We use the USER-CUDA accelerated LAMMPS variant as a benchmark that shows the effect of GPU and DRAM frequencies variation on the execution time and the total energy consumption. The frequency of the GPU are changed from one launch to another and the DRAM frequency is fixed for the whole group of launches. For each group of experiments, we set the Jetson TK1 GPU frequency to the following values (in MHz): 72, 108, 180, 252, 324, 396, 468, 540, 612, 648, 684, 708, 756, 804 and 852. The DRAM frequencies are fixed for each group at the values of 924, 396, 204 and 102 MHz. For each launch, the power consumption is measured.

One can find the measurement results in Fig. 6. Initially, the increase of GPU frequency is accompanied by the decrease in times-to-solution. In terms of energy consumption, the situation is different. With the increase of GPU frequency, the TK1 energy consumption decreases down to a certain limit and reaches its minimum.

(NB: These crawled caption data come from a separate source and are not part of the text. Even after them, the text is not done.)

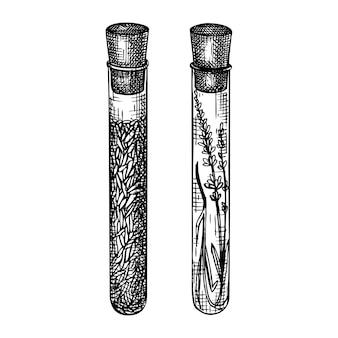 Coleção de tubos de vidro com flores. desenhado à mão vintage.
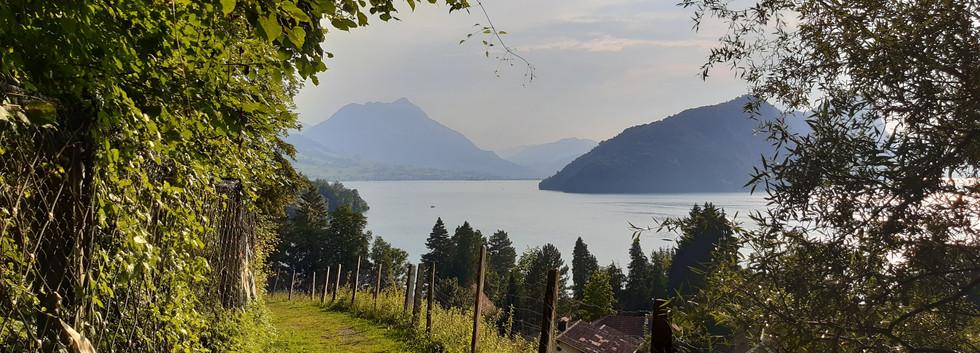 Camping Vitznau 2020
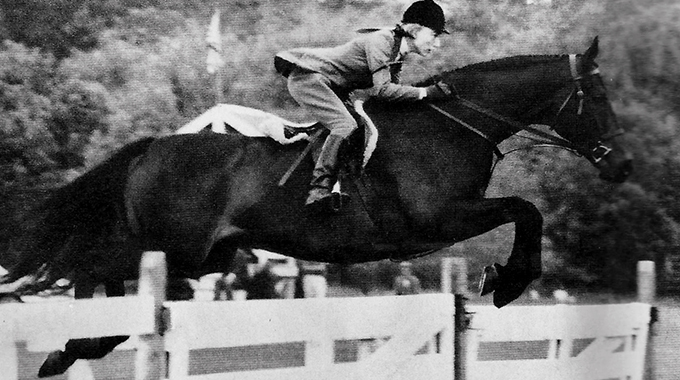 Navy Commander – Show Hunter Hall Of Fame Thoroughbred & Betty Oare's Horse Of A Lifetime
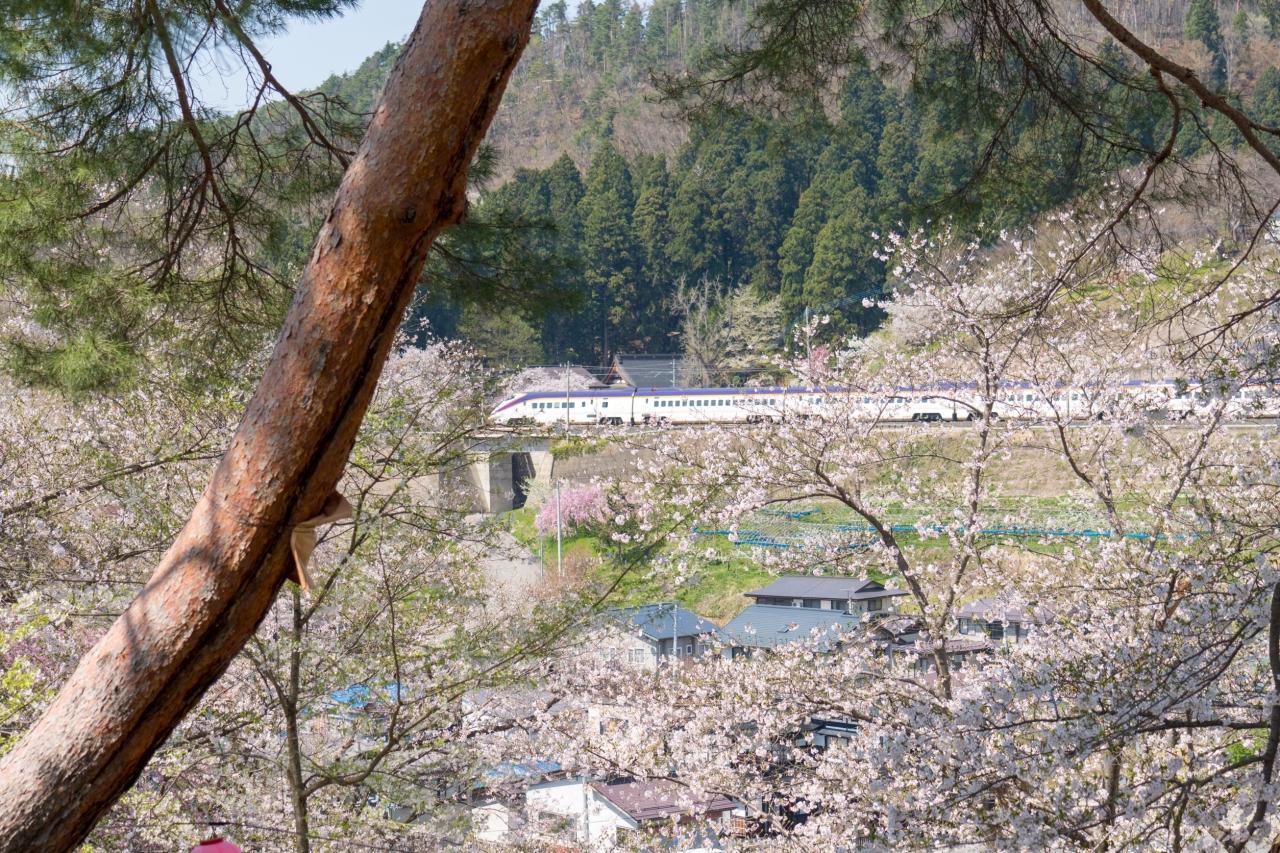 サクラと新幹線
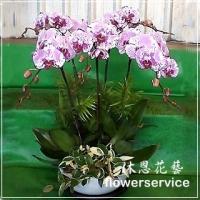 D068台北花店沐恩花藝祝賀蘭花盆栽喜慶盆栽8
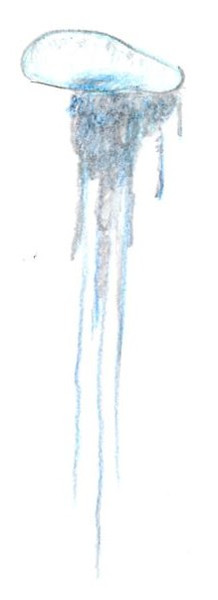 カツオノエボシ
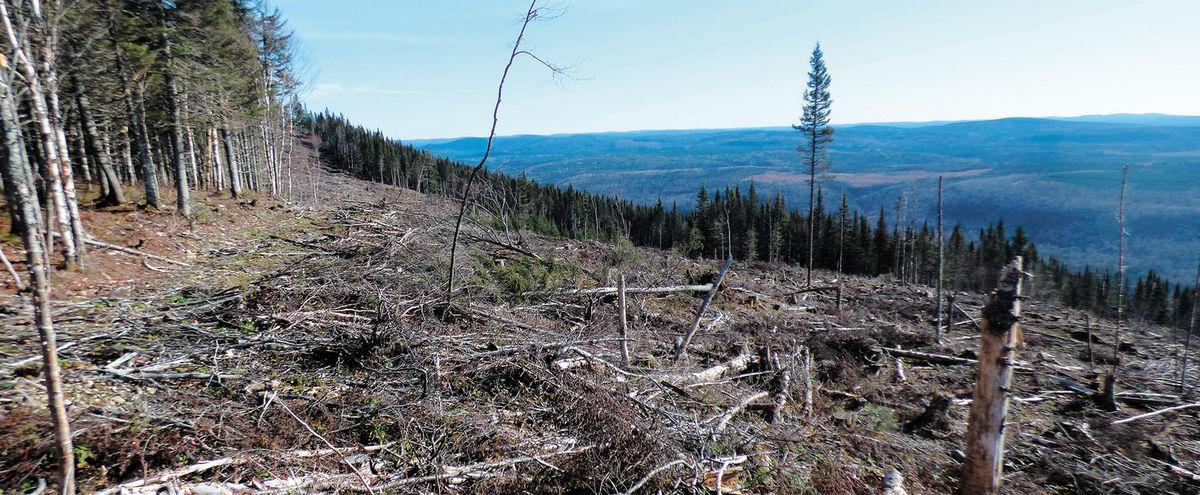 Caribou forestier: Quand les loups ont le dos large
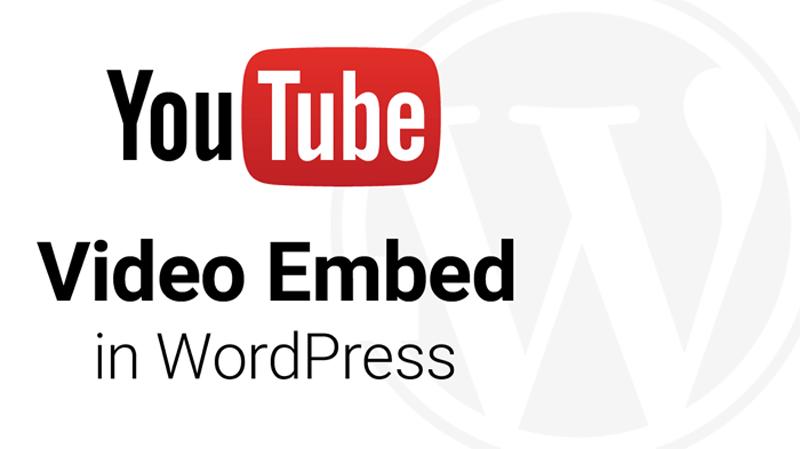 Chèn video vào wordpress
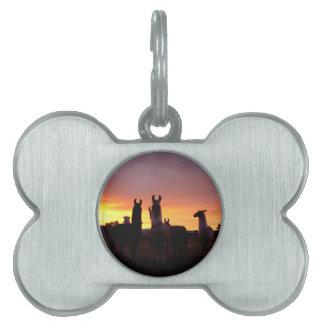 Llama Sunrise Pet Tag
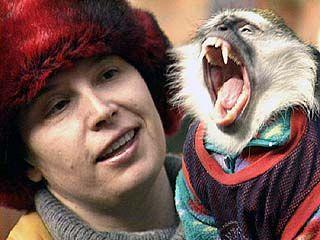Воронежской обезьяне нужен дантист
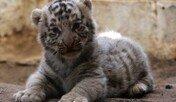 태어난지 한달된 벵갈호랑이…'호랑이가 이렇게 귀엽다니'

After that, any increase of the GPU frequency leads to the increase of energy consumption.

This minimum of power consumption is associated with the transition of the LAMMPS USER-CUDA algorithm from the compute-bound mode to the memory-bound mode. The GPU computational speed limits the total performance of the system at low GPU frequencies. This situation corresponds to the compute-bound mode. On the other hand, the DRAM memory bandwidth limits the total performance at high GPU frequencies. This situation corresponds to the memory-bound mode. An increased energy consumption in the latter case is not a desirable effect because this growth of consumption is not associated with any significant speedup of the calculation.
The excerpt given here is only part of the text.